A Tain l’Hermitage, le 8 avril 1350, fut célébré le mariage
du fils du roi de France, futur Charles V, avec la princesse Jeanne de Bourbon.
Une sculpture placée devant l’église rappelle cet événement, un moment clé de
l’histoire du Dauphiné. Ce mariage s’est tenu à Tain parce qu’il scellait le
rattachement du Dauphiné, alors état indépendant vassal du Saint-Empire, au
royaume de France. De longues tractations avaient eu lieu auparavant à Tournon
et Tain, villes frontières de la France et du Dauphiné, de l’empire et du
royaume*. Humbert II, dernier Dauphin du Viennois, totalement ruiné, rachetait
ainsi ses dettes en cédant son territoire à la France. Mais il exigeait que le
premier fils du roi portât désormais le titre de Dauphin, et que le Dauphiné
gardât ses prérogatives administratives.
L’histoire de Tain est donc liée à celle du château de
Beauvoir-en-Royans. Dans cette grandiose demeure, la dernière qu'Humbert II
s’était fait construire, il entretenait une cour fastueuse. Un château aux
1 000 fenêtres où vivaient tumultueusement plus de
2 000 personnes. Il avait choisi la plus belle vue, d'où le nom de
Beauvoir, au pied des falaises calcaires du massif du Vercors, entre Grenoble
et Valence. Beauvoir était alors la « capitale » du
Dauphiné. Humbert II fut un joyeux noceur, mais aussi un bon
administrateur du Dauphiné. Il créa le Conseil delphinal en
1337, puis la cour des comptes à partir de 1340. Il fonda également l‘université de Grenoble le 12 mai 1339. En 1347, de retour de croisade, pourtant
ruiné, il fit construire le couvent des Carmes à côté du château de Beauvoir En
1349, il céda définitivement le Dauphiné à la France par le traité de Romans et
revêtit l'aube de bure des dominicains. Humbert II mourut en 1355 à l’âge de 43
ans.
A une cinquantaine de kilomètres de Tain, la visite à
Beauvoir est un grand bain de fraîcheur. En face de Saint-Marcellin,
surplombant la vallée de l’Isère, le site du château et du couvent des Carmes
ont été restaurés par le département de l’Isère. Et si seules quelques ruines
majestueuses, chapelle, donjon, enceinte, évoquent la somptuosité du château,
le cadre verdoyant est spectaculaire. On peut s’y détendre, y pique-niquer, s’y
instruire. Dans l’ancien couvent rénové, le tout nouveau musée des Dauphins
présente l'histoire du Dauphiné, de sa faune, sa flore, et même celle de
l’eau-de-vie locale, la Mousseline, cousine de la Chartreuse.
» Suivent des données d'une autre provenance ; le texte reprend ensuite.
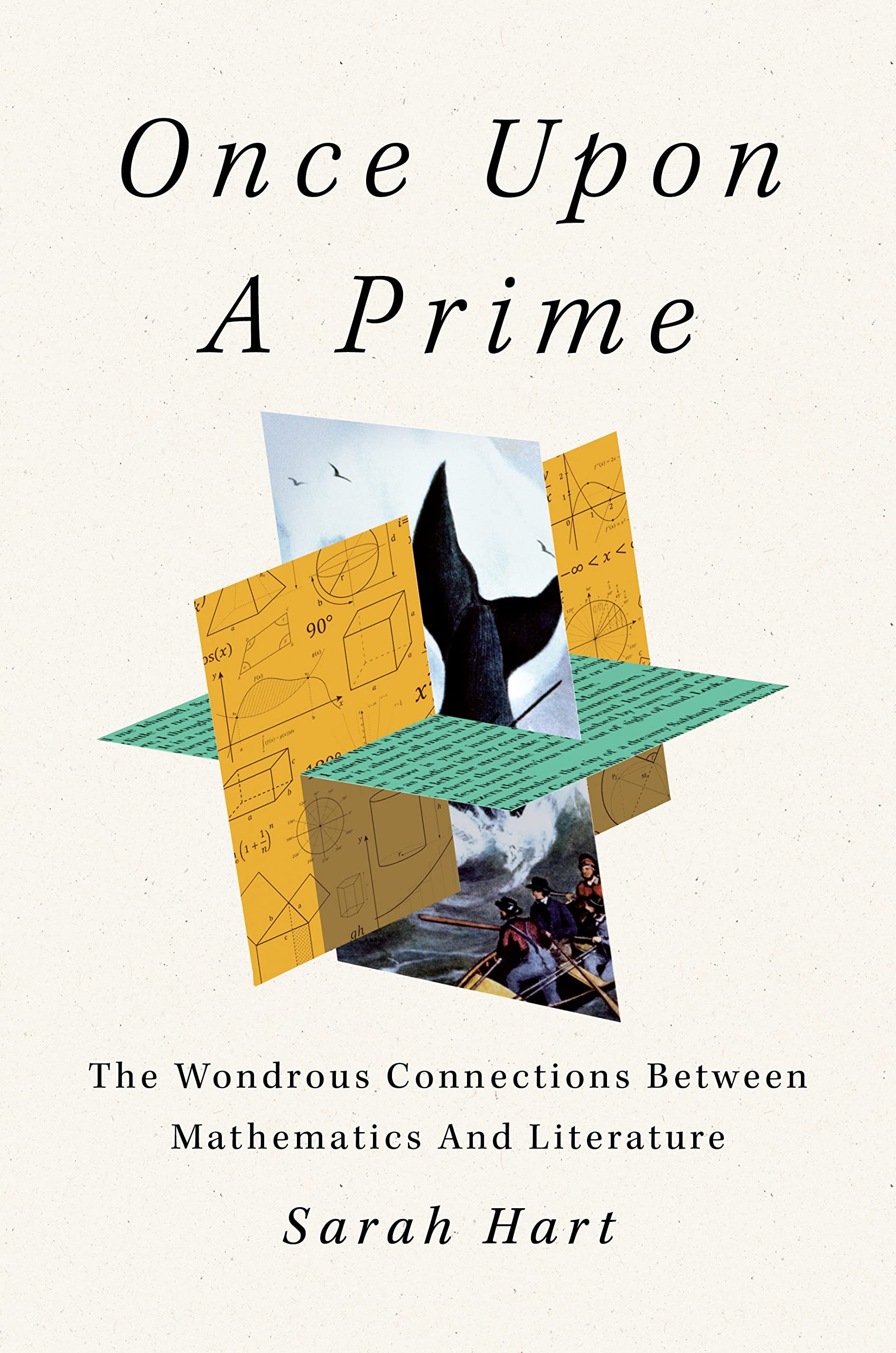 Once Upon a Prime: The Wondrous Connections Between Mathematics and Literature Contemporary literature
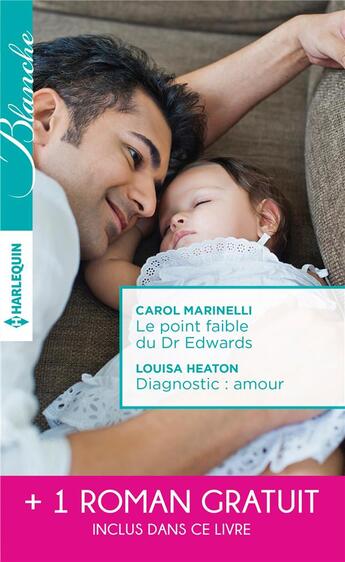 Couverture du livre « Le point faible du Dr Edwards ; diagnostic : amour ; une passion à défendre » de Janice Lynn et Louisa Heaton et Carol Marinelli aux éditions Harlequin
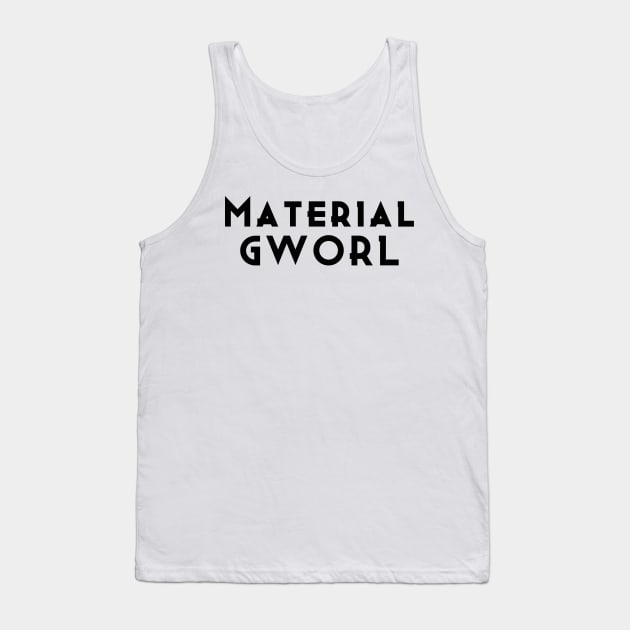 Material Gworl Tank Top by ToughCookie98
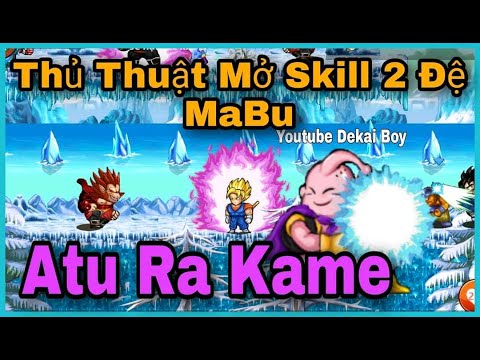 Ngọc Rồng Blue | Thủ Thuật Mở Skill 2 Đệ Mabu 100% Ra Kamejoko – Dekai Boy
Comme il n’y a pas d’exposition cette année, le musée est en
accès gratuit. A côté, le jardin médiéval et le verger conservatoire encadrent
un restaurant qui met en valeur les produits du pays. Tout cela dans un village
médiéval parfaitement restauré, dont l’histoire explique en partie le
« mariage du siècle » de Tain l’Hermitage.
*D’où l’ancienne appellation Empi et Riaume pour
désigner les deux rives opposées du Rhône
Article publié dans le JTT du jeudi 8 octobre 2020.